Sigrid Möricke: Bei der Situation am Hauptbahnhof brauchen wir eine gute Detaillösung; diese wird Herr Blase nicht vorlegen. Dieser Hot Spot ist aber auf alle Fälle ein wichtiges Thema für die weiteren Diskussionen. Auch die Frage, wie wir mit dem Radverkehr auf den Ringstraßen umgehen sollen, ist noch offen. Das soll uns aber nicht daran hindern, beim Thema Radverkehr weiter voranzuschreiten. Wenn wir darauf warten, bis wir die kniffligsten Stellen gelöst haben, verlieren wir Zeit, einfachere Maßnahmen bereits zu realisieren .

Haben Sie angesichts der angespannten Haushaltslage die Mittel, die Vorschläge umzusetzen?
Sigrid Möricke: Bisher ist beim Radverkehr noch kein Vorschlag gescheitert, weil kein Geld da ist. Die Förderung des Radverkehrs wird aus dem Garagenfonds finanziert, in dem sich derzeit rund zehn Millionen Euro befinden. 1,1 Millionen Euro daraus habe ich für den laufenden Doppelhaushalt pro Jahr für die Förderung des Radverkehrs reserviert, diese Reservierung für den Radverkehr möchte ich auch für die kommenden Jahre so beibehalten. Da der Garagenfonds außerhalb der Dezernatsbudgets läuft, ist dieser von den aktuellen Einsparungen nicht unmittelbar betroffen. Die Mittel sind zweckgebunden zu verwenden.

Der Garagenfonds speist sich aus einem Ablasshandel der Bauherren, die sich von der Pflicht freikaufen, Parkplätze für Autos nachzuweisen. Wie viel kommt da jedes Jahr rein?
Sigrid Möricke: Leider immer weniger. Der positive Effekt, dass die Anwendung der Stellplatzsatzung der Stadt für „verkehrsarme“ Baumaßnahmen wie Studierendenwohnungen gelockert wurde – davon profitiert die Stadt selbst auch bei ihren hat natürlich einen negativen Effekt für die Förderung des Radverkehrs, des ÖPNV und den Bau von Quartiersgaragen, dass weniger Geld in die Kasse kommt.

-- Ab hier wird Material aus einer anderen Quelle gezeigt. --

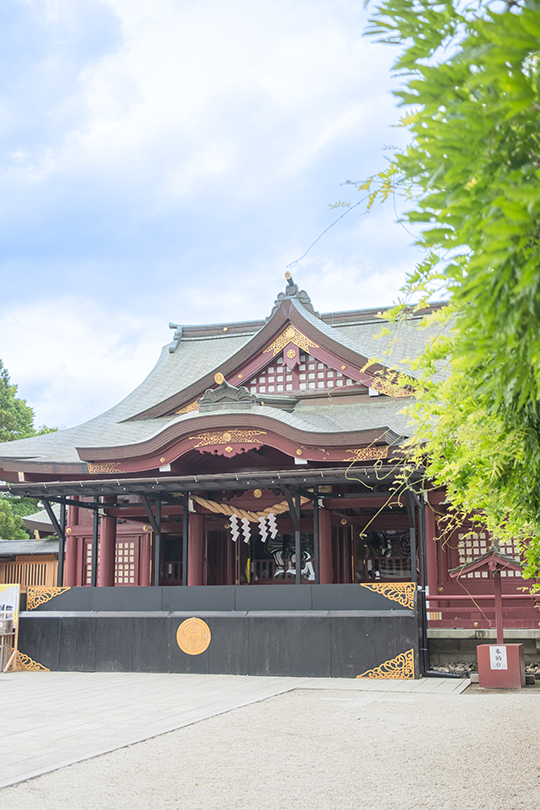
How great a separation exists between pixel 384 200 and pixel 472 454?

Ist das symptomatisch dafür, dass der Radverkehr in Wiesbaden oder in ganz Deutschland einen so schwierigen Stand im Verkehrskonzert hat?
Sigrid Möricke: Eine positive Einstellung zum Radverkehr ist zunächst eine Kopfsache und eine Frage der persönlichen Erfahrungswerte. Der Wiesbadener, der Deutsche, ist sicher nicht grundsätzlich fahrradfeindlich, aber häufig ist er autoaffin. Das Auto war für den Deutschen über mehrere Generationen ein Statussymbol und ein Symbol von individueller Freiheit, auf das ungern verzichtet wird. Daher wurde die gesamte Infrastruktur in Wiesbaden über Jahrzehnte darauf ausgelegt. Bestes Beispiel: Die Stilllegung der Wiesbadener Straßenbahnen.

Lässt sich das überhaupt binnen weniger Jahre und mit einer Verbesserung der Wiesbadener Infrastruktur ändern?
Rosa Jahn: Die Veränderung muss auch aus den Menschen selbst kommen. Das ist auch eine Frage der Sozialisation. Erst wenn Eltern ihr Kind konsequent mit dem Fahrrad zum Kindergarten und zur Schule bringen, die Erzieherinnen und Erzieher, Lehrerinnen und Lehrer auch mit dem Rad kommen, dann kann ein Umdenken stattfinden.

Sigrid Möricke: Wenn die Kinder vom Bett an den Tisch und vom Tisch auf den Rücksitz und dann mit dem Auto zur Schule gebracht werden, dann begreifen sie womöglich auch später noch das Auto als normales Fortbewegungsmittel. Es wäre wichtig, dass gerade Eltern möglichst oft ein gutes Vorbild sind und auf das Auto verzichten, gerade beim Transport der Kinder. Wenn Kritik an der Schulwegsicherheit laut wird, muss man feststellen, dass vor den Schulen die größte Gefahr von den Eltern selbst in ihren Autos ausgeht. Ein Umdenken in den Köpfen zu bewirken, das ist noch ein dickes Brett an dem wir als Politiker und als Stadtgesellschaft noch kräftig zu bohren haben.

Das klingt so, als würde eine echte Verkehrswende noch lange auf sich warten lassen.
Rosa Jahn: Ungeachtet der Tatsache, dass bei der Umsetzung der infrastrukturellen Verbesserungen für den Radverkehr eine höhere Akzeptanz erforderlich ist, so ist das Erreichen der Mitte 30-Jährigen, also der Elterngeneration, besonders wichtig. Wenn die mitmachen, dann brauchen wir zehn Jahre für die Verkehrswende, wenn nicht wohl eher eine ganze Generation.